What is LDA algorithm? ›The Amazon SageMaker Latent Dirichlet Allocation (LDA) algorithm is an unsupervised learning algorithm that attempts to describe a set of observations as a mixture of distinct categories. LDA is most commonly used to discover a user-specified number of topics shared by documents within a text corpus.
What is LDA in NLP? ›In natural language processing, Latent Dirichlet Allocation (LDA) is a generative statistical model that explains a set of observations through unobserved groups, and each group explains why some parts of the data are similar.
Is LDA supervised or unsupervised? ›All Answers (4) LDA is unsupervised by nature, hence it does not need predefined dictionaries. This means it finds topics automatically, but you cannot control the kind of topics it finds. That's right that LDA is an unsupervised method.
Is LDA a type of clustering? ›Strictly speaking, Latent Dirichlet Allocation (LDA) is not a clustering algorithm. This is because clustering algorithms produce one grouping per item being clustered, whereas LDA produces a distribution of groupings over the items being clustered. Consider k-means, for instance, a popular clustering algorithm.
Is LDA generative or discriminative? ›LDA is a generative model because it uses the joint probability distribution, P(x,y).
What is meant by topic Modelling? ›Topic modeling is an unsupervised machine learning technique that's capable of scanning a set of documents, detecting word and phrase patterns within them, and automatically clustering word groups and similar expressions that best characterize a set of documents.
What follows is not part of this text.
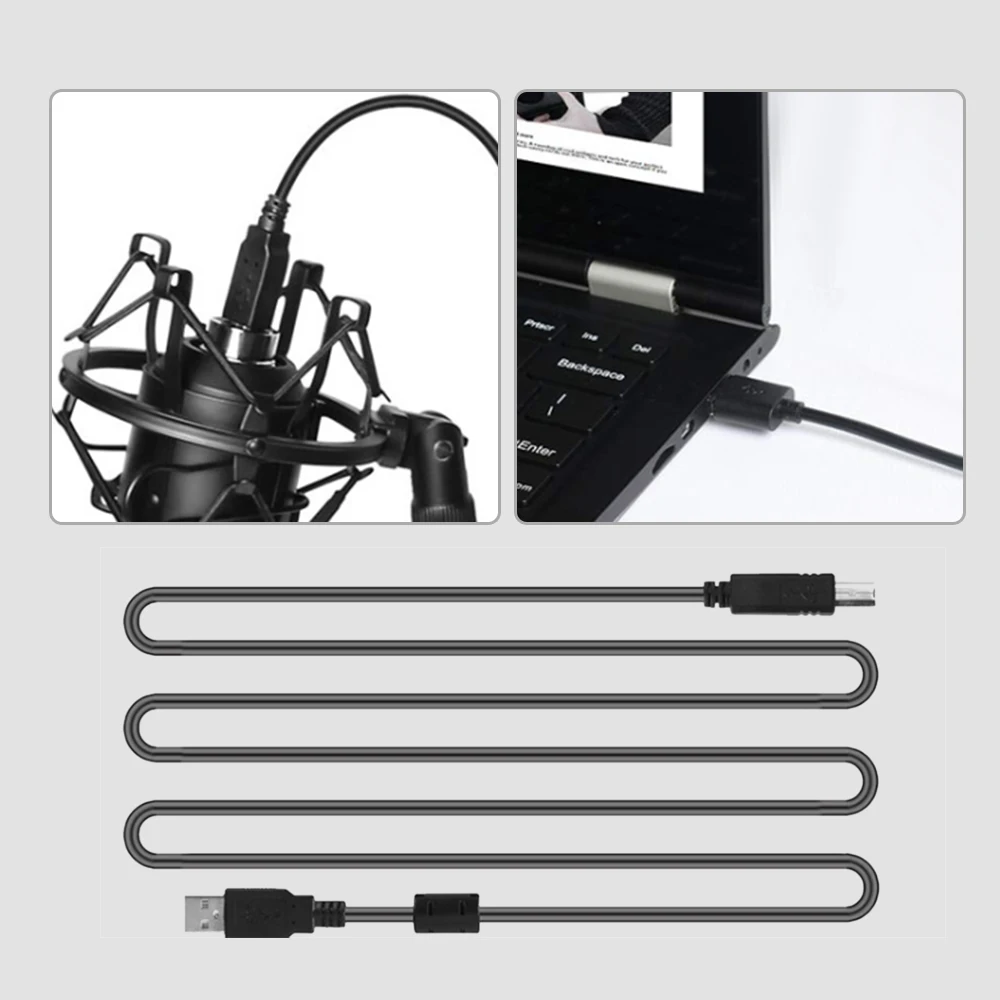 Конденсаторный микрофон BM800 USB-микрофон с подставкой 192 кГц/24 бит для студийной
What is the purpose of topic Modelling? ›As described above, the goal of topic modeling is to automatically discover the topics in a collection of documents. The documents themselves are examined, whereas the topic structure—the topics, per-document topic distributions, and the per-document per-word topic assignments—is hidden structure.
What is topic Modelling in NLP? ›Topic modelling is an unsupervised approach of recognizing or extracting the topics by detecting the patterns like clustering algorithms which divides the data into different parts. The same happens in Topic modelling in which we get to know the different topics in the document.
What is topic Modelling in Python? ›Topic Modelling is a technique to extract hidden topics from large volumes of text. The technique I will be introducing is categorized as an unsupervised machine learning algorithm. The algorithm's name is Latent Dirichlet Allocation (LDA) and is part of Python's Gensim package. LDA was first developed by Blei et al.
Is topic modelling supervised or unsupervised? ›
Topic modeling is an unsupervised machine learning way to organize text (or image or DNA, etc.) information such that related pieces of text can be identified.
What are the advantages of topic modelling? ›Nevertheless, topic models have two important advantages over simple forms of cluster analysis such as k-means clustering. In k-means clustering, each observation—for our purposes, each document—can be assigned to one, and only one, cluster. Topic models, however, are mixture models.